-- start DATASET CONTENT --

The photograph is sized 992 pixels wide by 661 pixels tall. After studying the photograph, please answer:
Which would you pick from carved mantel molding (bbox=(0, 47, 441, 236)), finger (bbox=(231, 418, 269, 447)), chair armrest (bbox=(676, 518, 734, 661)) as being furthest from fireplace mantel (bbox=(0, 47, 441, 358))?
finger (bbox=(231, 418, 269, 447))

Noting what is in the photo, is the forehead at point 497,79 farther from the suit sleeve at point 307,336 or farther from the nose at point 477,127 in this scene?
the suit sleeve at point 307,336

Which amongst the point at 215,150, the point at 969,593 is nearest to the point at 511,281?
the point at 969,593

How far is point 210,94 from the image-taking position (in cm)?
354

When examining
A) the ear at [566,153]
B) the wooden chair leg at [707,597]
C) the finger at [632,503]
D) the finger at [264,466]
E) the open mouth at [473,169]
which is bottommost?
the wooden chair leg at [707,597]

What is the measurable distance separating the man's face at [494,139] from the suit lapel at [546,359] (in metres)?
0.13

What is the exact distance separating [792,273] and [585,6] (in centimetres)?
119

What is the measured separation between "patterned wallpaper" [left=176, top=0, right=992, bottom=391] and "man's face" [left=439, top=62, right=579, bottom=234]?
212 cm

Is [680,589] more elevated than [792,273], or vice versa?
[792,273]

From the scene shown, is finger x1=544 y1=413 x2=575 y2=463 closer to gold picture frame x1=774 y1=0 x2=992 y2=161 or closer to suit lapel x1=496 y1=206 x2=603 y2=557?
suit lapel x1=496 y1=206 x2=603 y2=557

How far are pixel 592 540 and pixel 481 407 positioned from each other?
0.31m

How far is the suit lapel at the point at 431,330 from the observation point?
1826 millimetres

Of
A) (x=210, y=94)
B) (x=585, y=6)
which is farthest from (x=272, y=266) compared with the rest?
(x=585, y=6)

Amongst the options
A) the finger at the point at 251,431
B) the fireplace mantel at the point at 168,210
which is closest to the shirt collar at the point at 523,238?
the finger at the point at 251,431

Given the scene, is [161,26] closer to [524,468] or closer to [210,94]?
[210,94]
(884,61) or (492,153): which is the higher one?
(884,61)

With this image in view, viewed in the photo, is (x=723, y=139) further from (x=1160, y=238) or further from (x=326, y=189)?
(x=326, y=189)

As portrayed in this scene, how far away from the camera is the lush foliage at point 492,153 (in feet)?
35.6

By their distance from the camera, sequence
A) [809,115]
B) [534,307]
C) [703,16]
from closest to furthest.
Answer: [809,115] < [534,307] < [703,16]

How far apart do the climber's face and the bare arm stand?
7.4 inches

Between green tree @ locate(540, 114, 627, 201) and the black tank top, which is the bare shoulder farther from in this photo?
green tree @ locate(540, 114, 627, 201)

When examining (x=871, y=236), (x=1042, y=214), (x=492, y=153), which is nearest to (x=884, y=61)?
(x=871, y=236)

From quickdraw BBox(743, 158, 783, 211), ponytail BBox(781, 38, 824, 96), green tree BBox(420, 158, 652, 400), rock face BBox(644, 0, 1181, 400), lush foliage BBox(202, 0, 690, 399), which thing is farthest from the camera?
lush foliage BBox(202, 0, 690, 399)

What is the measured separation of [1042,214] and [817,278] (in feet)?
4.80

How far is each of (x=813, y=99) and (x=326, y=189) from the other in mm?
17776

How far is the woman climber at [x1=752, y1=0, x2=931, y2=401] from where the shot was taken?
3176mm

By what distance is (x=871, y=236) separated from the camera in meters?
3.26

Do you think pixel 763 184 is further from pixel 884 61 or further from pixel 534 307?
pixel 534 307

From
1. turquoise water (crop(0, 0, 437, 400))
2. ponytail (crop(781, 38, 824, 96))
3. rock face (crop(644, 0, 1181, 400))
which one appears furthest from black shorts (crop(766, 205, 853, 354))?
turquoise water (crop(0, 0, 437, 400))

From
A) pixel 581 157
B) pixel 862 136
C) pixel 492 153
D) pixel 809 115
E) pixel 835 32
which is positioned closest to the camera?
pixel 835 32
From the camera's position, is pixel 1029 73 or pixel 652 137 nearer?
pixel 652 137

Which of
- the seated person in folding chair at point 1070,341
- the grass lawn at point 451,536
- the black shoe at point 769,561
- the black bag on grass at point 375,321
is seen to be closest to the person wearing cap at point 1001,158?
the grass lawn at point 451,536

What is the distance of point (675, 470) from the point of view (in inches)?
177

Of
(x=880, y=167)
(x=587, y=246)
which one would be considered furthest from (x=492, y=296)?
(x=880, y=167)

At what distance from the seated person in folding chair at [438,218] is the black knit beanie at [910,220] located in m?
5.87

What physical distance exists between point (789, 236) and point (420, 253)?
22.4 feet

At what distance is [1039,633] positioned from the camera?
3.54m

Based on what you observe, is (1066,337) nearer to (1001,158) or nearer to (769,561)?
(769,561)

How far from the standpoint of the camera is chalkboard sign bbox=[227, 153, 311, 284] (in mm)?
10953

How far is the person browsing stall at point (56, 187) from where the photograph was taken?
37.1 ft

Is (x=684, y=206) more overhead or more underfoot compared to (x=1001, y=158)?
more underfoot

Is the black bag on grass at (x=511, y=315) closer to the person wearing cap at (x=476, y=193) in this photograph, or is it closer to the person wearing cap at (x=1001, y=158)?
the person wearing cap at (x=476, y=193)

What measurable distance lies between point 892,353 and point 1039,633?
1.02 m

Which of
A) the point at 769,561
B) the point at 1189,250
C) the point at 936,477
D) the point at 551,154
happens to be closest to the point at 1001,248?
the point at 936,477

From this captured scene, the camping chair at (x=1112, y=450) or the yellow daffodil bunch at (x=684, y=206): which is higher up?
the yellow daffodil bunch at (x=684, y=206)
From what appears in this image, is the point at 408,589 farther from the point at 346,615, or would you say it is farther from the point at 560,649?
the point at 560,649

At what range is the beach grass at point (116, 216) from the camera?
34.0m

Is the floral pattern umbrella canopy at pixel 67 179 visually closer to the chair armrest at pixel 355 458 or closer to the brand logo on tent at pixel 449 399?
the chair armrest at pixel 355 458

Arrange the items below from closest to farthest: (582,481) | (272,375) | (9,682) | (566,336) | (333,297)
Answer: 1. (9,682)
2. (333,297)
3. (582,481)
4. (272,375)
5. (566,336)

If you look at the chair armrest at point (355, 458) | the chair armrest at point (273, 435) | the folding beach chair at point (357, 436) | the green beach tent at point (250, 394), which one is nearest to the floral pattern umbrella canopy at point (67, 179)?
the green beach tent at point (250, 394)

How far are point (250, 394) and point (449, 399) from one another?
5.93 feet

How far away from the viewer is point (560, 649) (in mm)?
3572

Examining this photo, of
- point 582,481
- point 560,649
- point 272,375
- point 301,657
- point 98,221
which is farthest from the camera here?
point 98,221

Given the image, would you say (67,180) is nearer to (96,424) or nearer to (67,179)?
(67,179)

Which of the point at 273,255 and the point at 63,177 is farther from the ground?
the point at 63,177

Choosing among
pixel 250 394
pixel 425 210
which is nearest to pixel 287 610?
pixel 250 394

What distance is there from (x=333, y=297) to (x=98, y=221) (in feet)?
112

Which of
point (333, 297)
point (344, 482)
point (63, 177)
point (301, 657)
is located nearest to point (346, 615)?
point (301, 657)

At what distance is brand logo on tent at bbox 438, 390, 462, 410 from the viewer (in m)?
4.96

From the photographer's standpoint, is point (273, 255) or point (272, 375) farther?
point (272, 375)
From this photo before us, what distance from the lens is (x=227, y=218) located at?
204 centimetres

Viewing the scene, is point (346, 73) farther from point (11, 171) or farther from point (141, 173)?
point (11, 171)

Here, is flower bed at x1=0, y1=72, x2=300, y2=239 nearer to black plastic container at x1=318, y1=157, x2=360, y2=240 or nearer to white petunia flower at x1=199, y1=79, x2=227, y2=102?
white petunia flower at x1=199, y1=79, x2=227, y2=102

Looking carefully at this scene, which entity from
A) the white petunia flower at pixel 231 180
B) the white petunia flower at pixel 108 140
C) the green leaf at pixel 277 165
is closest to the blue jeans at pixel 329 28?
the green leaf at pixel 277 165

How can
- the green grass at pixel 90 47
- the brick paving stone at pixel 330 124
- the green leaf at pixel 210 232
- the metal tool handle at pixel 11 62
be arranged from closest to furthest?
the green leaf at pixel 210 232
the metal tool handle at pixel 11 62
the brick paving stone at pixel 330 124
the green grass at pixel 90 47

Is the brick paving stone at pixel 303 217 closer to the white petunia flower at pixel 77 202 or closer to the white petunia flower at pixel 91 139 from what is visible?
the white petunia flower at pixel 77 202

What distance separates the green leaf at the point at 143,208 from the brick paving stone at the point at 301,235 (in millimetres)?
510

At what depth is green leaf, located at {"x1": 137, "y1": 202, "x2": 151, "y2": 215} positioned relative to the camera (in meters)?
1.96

-- end DATASET CONTENT --

GIVEN EXERCISE:
Starting at the line containing "What distance separates" and ending at the last line of the records, write out every line again, requests included, with each distance and depth value in the answers shifted up by 44.

REPLY TO THE TASK:
What distance separates the green leaf at the point at 143,208 from the brick paving stone at the point at 301,235 (in millimetres)?
554

At what depth is green leaf, located at {"x1": 137, "y1": 202, "x2": 151, "y2": 215} positioned relative to the camera (in meters)?
45.96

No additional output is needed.